RNA Structure
Ribonucleic acid (abbreviated as RNA) is similar to deoxyribonucleic acid (abbreviated as DNA) and is another type of nucleic acid. From a chemical point of view, the difference between DNA and RNA is not obvious. DNA is constructed from deoxyribonucleotides, while RNA is made from ribonucleotides (containing ribose, nitrogenous bases, and phosphate groups). The difference between the pentose sugars of them is that an oxygen atom is added to the 3' carbon atom of the ribose. Another difference is the choice of bases: RNA utilizes uracil (U) instead of thymine (T), which contains a methyl group. Additionally, RNA does not have a complementary strand and often exists in a single-stranded form. Although RNA is single-stranded, most types of RNA molecules display extensive intramolecular base pairing between complementary sequences within the RNA strand, creating a predictable three-dimensional structure for their function. Although RNA is very similar in chemical structure to DNA, its three-dimensional structure is very different.
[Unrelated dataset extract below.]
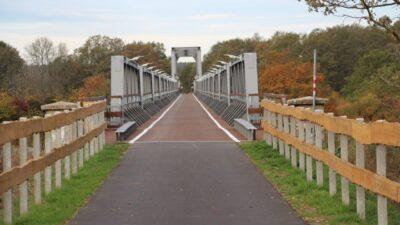 Ścieżka rowerowa przebiegająca przez stalowy most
Figure 1. The difference between the pentose and nitrogenous bases of DNA and RNA.
Levels of RNA structure
We can talk about different levels of RNA structure as we discuss protein structure. The primary structure of a nucleic acid refers to its base sequence. In RNA, the secondary structures are the two-dimensional base-pair foldings in which local sequences have regions of self-complementarity, resulting in base pairs and turns. Therefore, the secondary structure of RNA is determined by base pairing. The most complex structural level is the tertiary structure. The tertiary structure is mainly the spatial arrangement of secondary structural units. One of the things that makes sense in the molecular structure of RNA is the presence of base pairs that interact through the non-Watson-Crick base pairing principle. These base pairs are often involved in the formation and stabilization of tertiary structures. A coil can form a hydrogen bond with another part of the structure to stabilize it. In addition, van der Waals forces and electrostatic forces also contribute greatly to the tertiary structure, and finally the protein molecules can interact with and stabilize the tertiary structure of RNA. Only a limited amount of information has previously been available on the structure of RNA because of the experimental difficulties encountered in RNA crystallization. However, with the success of the ribosome crystal structure analysis, this milestone has brought a series of achievements in the high-resolution crystal structure of RNA molecules.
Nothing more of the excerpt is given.